Vi scrivo quella che penso essere l’ennesima lettera di protesta verso una problematica già denunciata da molti lettori, ma analizzata da un punto di vista (credo) differente.
Come già noto a molti, infatti, non solo l’imposizione del pagamento dei parcheggi è stato esteso alla domenica, ma i prezzi sono vertiginosamente aumentati.

Sono una studentessa che frequenta una delle facoltà umanistiche in città alta e vorrei porre l’attenzione su una realtà inadeguata e insoddisfacente, che coinvolge almeno la maggior parte degli studenti. È risaputo che la retta annuale richiesta dall’ Università di Bergamo non sia granché accessibile; a questa si sommano le spese relative ad eventuali abbonamenti ai mezzi di trasporto pubblici.

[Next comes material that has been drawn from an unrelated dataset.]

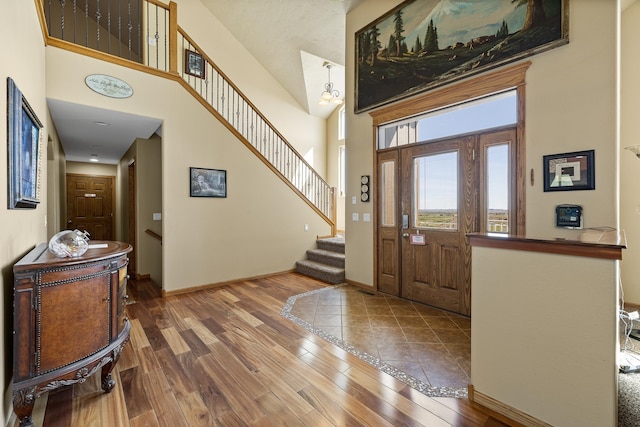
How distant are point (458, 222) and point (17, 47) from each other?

Molti ragazzi provengono infatti da altre città che non godono di un numero altrettanto “elevato” di facoltà e si vedono obbligati ad iscriversi presso i nostri atenei, ritrovandosi a far fronte a spese eccessive che riguardano biglietti di pullman, treni, tram, i cui servizi sono oltretutto insufficienti.
I più fortunati che abitano in zona possono godere di una buona passeggiata o dell’utilizzo della moto (se provvisti); altri che invece non possono nemmeno avvalersi degli autobus poiché confinati in zone poco collegate al centro -e lontane molte chilometri- possono sfruttare l’auto.

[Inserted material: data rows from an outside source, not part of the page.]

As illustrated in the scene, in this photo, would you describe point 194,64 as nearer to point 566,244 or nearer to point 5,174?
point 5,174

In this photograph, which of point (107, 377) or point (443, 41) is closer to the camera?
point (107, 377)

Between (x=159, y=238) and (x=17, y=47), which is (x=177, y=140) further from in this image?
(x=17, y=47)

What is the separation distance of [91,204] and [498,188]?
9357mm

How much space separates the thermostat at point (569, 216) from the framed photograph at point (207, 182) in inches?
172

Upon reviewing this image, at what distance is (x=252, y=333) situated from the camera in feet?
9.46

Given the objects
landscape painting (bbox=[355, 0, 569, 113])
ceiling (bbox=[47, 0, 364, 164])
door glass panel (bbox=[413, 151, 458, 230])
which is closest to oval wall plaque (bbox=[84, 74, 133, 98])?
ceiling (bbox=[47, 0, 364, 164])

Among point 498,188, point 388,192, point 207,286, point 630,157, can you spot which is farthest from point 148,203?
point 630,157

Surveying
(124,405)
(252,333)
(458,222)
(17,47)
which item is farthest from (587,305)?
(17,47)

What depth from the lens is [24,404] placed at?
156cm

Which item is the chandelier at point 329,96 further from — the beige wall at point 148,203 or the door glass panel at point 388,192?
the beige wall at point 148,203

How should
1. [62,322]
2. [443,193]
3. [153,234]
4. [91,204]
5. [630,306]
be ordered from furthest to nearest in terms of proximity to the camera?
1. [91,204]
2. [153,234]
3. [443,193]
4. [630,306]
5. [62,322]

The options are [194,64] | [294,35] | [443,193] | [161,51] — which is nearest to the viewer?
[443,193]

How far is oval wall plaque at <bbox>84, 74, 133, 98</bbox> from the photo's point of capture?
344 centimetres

Ovviamente il povero malcapitato potrebbe anche addentrarsi nell’elettrizzante mondo del trasporto pubblico, ma tenta di trovare un’alternativa allo sprecare quattro ore tra andata e ritorno spendibili in ben altri modi (studio/lavoro) per un servizio, come già sottolineato, non valido. Dunque opta per il mezzo di trasporto più comodo (ma anche uno tra i meno economici).

Ora veniamo alla nota (più) dolente: i parcheggi adiacenti alla sede di Sant’Agostino, così come quelli a Pignolo, oltre ad essere tutti occupati entro le 8:30, costano ben 2 euro l’ora. Quindi, se mediamente uno studente trascorre quattro ore al giorno presso la sede di appartenenza, vengono spesi almeno 8 euro al giorno, somma che va moltiplicata ovviamente per il numero dei giorni settimanali in cui c’è lezione. Si tratta di una cifra esorbitante che non giustifica il servizio (scadente) offerto da qualsiasi mezzo pubblico posto a nostra disposizione. Praticamente sarebbe meno dispendioso tentare la sorte e attendere l’arrivo della multa da pagare, piuttosto che versare giornalmente tale cifra.

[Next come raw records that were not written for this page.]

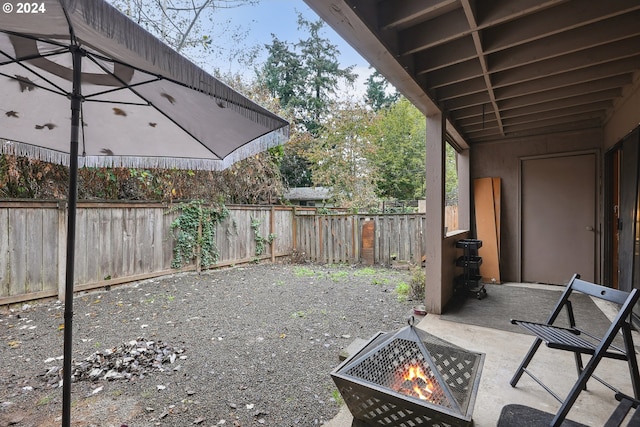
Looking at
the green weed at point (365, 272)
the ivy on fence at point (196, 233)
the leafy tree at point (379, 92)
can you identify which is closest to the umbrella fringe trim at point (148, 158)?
the ivy on fence at point (196, 233)

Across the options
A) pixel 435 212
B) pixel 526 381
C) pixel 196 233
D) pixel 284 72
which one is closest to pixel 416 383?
pixel 526 381

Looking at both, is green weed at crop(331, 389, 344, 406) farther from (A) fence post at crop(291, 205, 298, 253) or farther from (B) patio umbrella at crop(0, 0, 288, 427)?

Ovviamente ho trattato il problema dal mio personalissimo punto di vista nonché esperienza: ogni studente potrebbe portare la sua testimonianza.
In sintesi, non mi meraviglio se le percentuali di dispersione scolastica e svuotamento delle principali zone della nostra città stiano crescendo in maniera esponenziale, se questi sono i prezzi da pagare.
(Ovviamente sono accettate proposte alternative per risolvere il dissidio economico, se ci sono).